Stated exercise: Reproduce every one of the records below verbatim, from the first line through the last.

Spatial positioning entries:
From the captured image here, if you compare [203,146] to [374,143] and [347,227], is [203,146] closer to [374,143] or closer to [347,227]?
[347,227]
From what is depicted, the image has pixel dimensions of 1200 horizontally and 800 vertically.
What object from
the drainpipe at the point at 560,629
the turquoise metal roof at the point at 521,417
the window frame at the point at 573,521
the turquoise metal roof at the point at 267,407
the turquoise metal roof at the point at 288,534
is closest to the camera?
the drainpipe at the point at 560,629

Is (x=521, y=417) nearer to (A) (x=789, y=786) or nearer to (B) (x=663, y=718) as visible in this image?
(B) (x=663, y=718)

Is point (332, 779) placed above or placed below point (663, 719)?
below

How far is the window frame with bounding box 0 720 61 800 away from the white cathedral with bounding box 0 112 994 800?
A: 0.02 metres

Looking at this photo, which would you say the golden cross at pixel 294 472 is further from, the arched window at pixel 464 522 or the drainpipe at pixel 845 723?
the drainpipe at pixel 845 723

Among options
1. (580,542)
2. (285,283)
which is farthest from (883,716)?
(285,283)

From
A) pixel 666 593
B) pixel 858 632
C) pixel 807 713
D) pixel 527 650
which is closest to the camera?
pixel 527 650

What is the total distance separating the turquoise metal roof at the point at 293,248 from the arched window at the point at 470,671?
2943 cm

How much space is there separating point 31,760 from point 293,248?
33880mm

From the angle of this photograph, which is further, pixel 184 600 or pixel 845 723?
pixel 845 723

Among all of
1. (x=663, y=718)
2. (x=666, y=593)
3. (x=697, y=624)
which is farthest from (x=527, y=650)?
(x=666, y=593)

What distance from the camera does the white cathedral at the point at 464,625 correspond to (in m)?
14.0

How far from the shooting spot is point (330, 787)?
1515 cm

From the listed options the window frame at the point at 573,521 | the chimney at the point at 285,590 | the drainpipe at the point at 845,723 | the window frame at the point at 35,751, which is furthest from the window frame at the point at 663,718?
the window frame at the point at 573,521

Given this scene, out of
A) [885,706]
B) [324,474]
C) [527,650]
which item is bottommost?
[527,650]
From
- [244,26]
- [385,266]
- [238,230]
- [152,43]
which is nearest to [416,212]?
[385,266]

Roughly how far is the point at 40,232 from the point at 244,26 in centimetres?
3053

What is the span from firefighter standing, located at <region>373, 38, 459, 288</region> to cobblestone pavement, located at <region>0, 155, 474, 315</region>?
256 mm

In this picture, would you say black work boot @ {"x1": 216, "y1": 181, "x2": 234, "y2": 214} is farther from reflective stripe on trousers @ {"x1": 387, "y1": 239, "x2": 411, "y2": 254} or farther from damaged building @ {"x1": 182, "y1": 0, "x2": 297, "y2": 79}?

Worked solution:
From the captured image here, if you compare [203,146] to [374,143] and [347,227], is [203,146] closer to [374,143] or closer to [347,227]?
[347,227]
From what is depicted, the image has pixel dimensions of 1200 horizontally and 800 vertically.
What object from
the drainpipe at the point at 560,629
the turquoise metal roof at the point at 521,417
the window frame at the point at 573,521
the turquoise metal roof at the point at 267,407
the turquoise metal roof at the point at 288,534
is closest to the camera?
the drainpipe at the point at 560,629

Is (x=521, y=417) nearer to (A) (x=789, y=786) or nearer to (B) (x=663, y=718) as visible in this image?
(B) (x=663, y=718)

Is point (332, 779) placed above or placed below point (663, 719)?
below

How far is the window frame with bounding box 0 720 61 800 away from the white cathedral with bounding box 0 112 994 800?
A: 0.02 metres

Looking at this photo, which would you say the golden cross at pixel 294 472 is further from, the arched window at pixel 464 522 or the drainpipe at pixel 845 723?
the drainpipe at pixel 845 723

Among options
1. (580,542)
2. (285,283)
which is farthest from (883,716)?
(285,283)

From
A) pixel 666 593
B) pixel 858 632
C) pixel 807 713
D) pixel 527 650
which is closest to the camera?
pixel 527 650

What is the total distance separating the turquoise metal roof at the point at 293,248 from the arched window at the point at 470,671?
2943 cm

How much space is there separating point 31,760 from point 293,248?
33880mm

From the angle of this photograph, which is further, pixel 184 600 or pixel 845 723?
pixel 845 723

Among all of
1. (x=663, y=718)
2. (x=666, y=593)
3. (x=697, y=624)
which is farthest from (x=527, y=650)?
(x=666, y=593)

What distance from the camera does the white cathedral at the point at 464,625 correspond to (in m)?
14.0

How far from the shooting spot is point (330, 787)?
1515 cm

From the listed options the window frame at the point at 573,521 | the chimney at the point at 285,590 | the drainpipe at the point at 845,723 | the window frame at the point at 35,751, which is furthest from the window frame at the point at 663,718?
the window frame at the point at 573,521

Given this scene, out of
A) [885,706]
B) [324,474]
C) [527,650]
which item is bottommost?
[527,650]
From
- [244,26]
- [385,266]
- [238,230]
- [152,43]
which is nearest to [416,212]?
[385,266]

Roughly how far is the point at 40,232 from the point at 244,26 in centimetres?
3053

What is the span from firefighter standing, located at <region>373, 38, 459, 288</region> to cobblestone pavement, located at <region>0, 155, 474, 315</region>?
256 mm

In this picture, would you say black work boot @ {"x1": 216, "y1": 181, "x2": 234, "y2": 214} is farther from reflective stripe on trousers @ {"x1": 387, "y1": 239, "x2": 411, "y2": 254} or farther from damaged building @ {"x1": 182, "y1": 0, "x2": 297, "y2": 79}?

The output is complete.